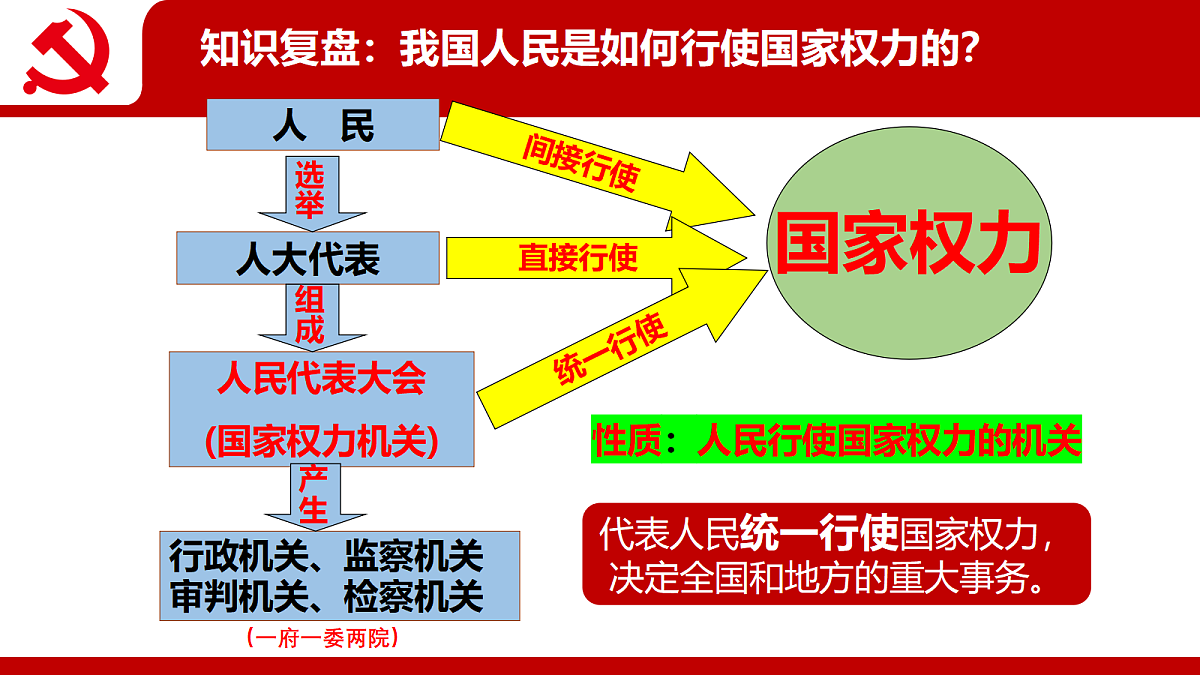 知识复盘：我国人民是如何行使国家权力的？

人　民

选举

人大代表

组成

人民代表大会

(国家权力机关)

产生

行政机关、监察机关
审判机关、检察机关

（一府一委两院）

间接行使

直接行使

统一行使

国家权力

性质：人民行使国家权力的机关

代表人民统一行使国家权力，决定全国和地方的重大事务。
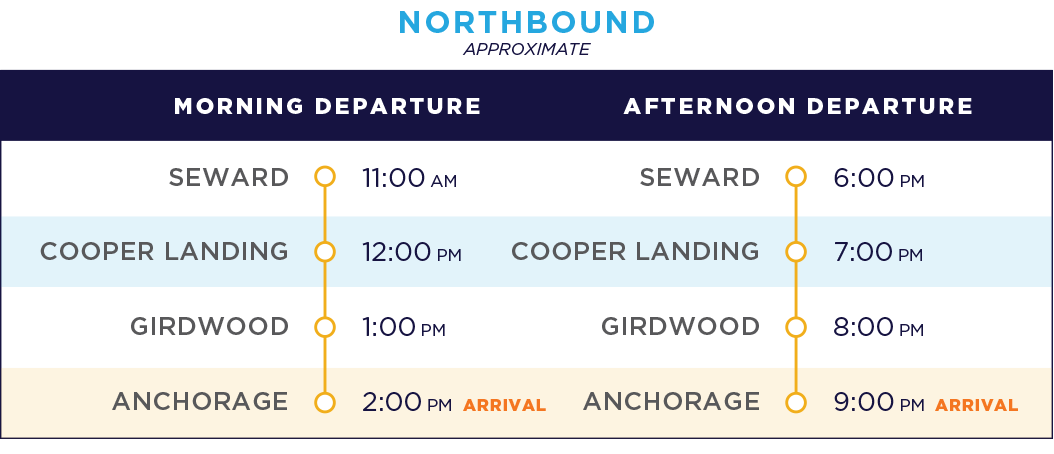 NORTHBOUND
APPROXIMATE

| MORNING DEPARTURE | | AFTERNOON DEPARTURE | |
|---|---|---|---|
| SEWARD | 11:00 AM | SEWARD | 6:00 PM |
| COOPER LANDING | 12:00 PM | COOPER LANDING | 7:00 PM |
| GIRDWOOD | 1:00 PM | GIRDWOOD | 8:00 PM |
| ANCHORAGE | 2:00 PM ARRIVAL | ANCHORAGE | 9:00 PM ARRIVAL |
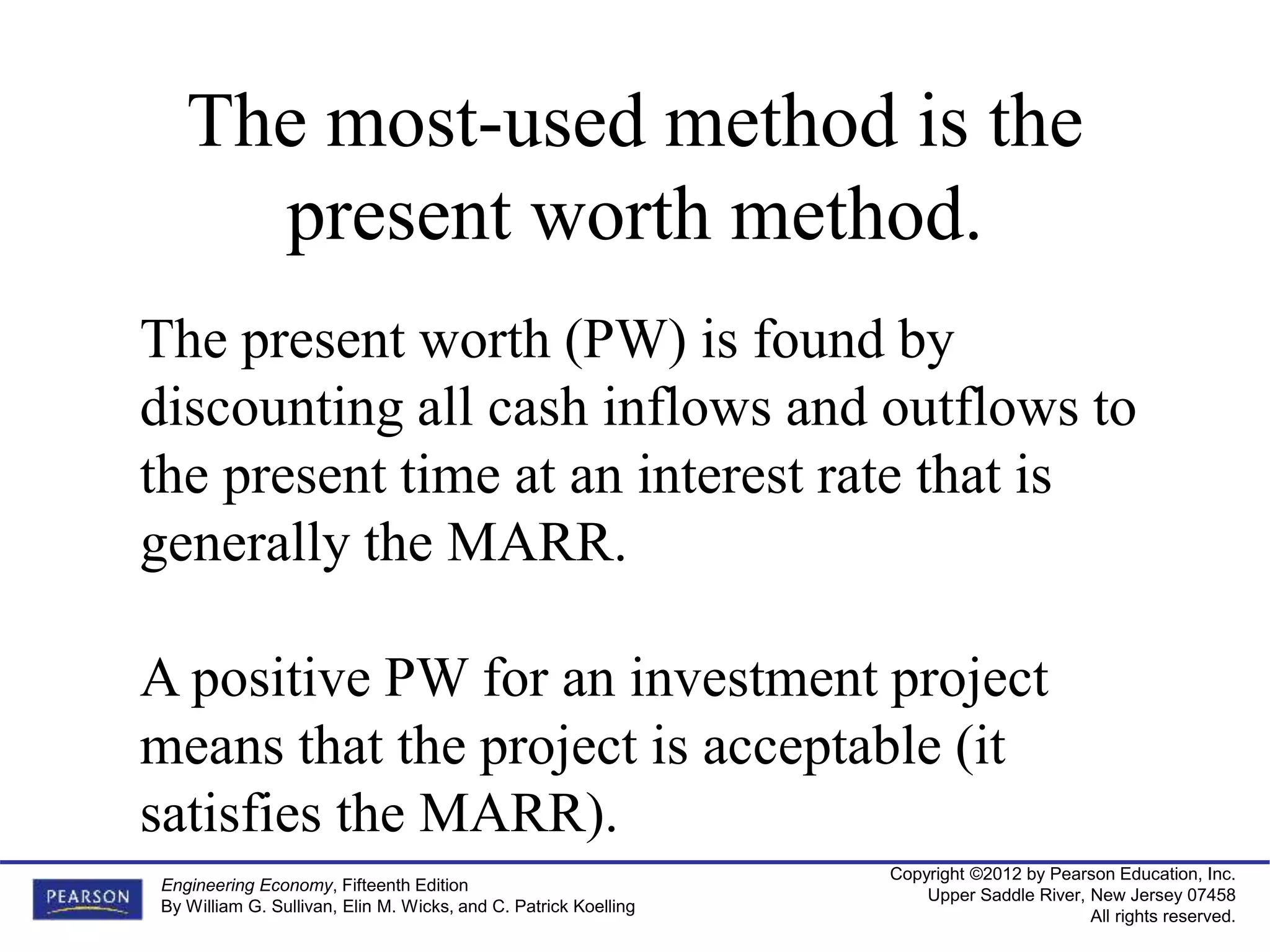 The most-used method is the present worth method.

The present worth (PW) is found by discounting all cash inflows and outflows to the present time at an interest rate that is generally the MARR.

A positive PW for an investment project means that the project is acceptable (it satisfies the MARR).

PEARSON

Engineering Economy, Fifteenth Edition
By William G. Sullivan, Elin M. Wicks, and C. Patrick Koelling

Copyright ©2012 by Pearson Education, Inc.
Upper Saddle River, New Jersey 07458
All rights reserved.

= = =

#### WHAT TO DO:
Please filter the entries for the word "MARR" and copy the lines that have it.

#### COMPLETED TASK:
The present worth (PW) is found by discounting all cash inflows and outflows to the present time at an interest rate that is generally the MARR.
A positive PW for an investment project means that the project is acceptable (it satisfies the MARR).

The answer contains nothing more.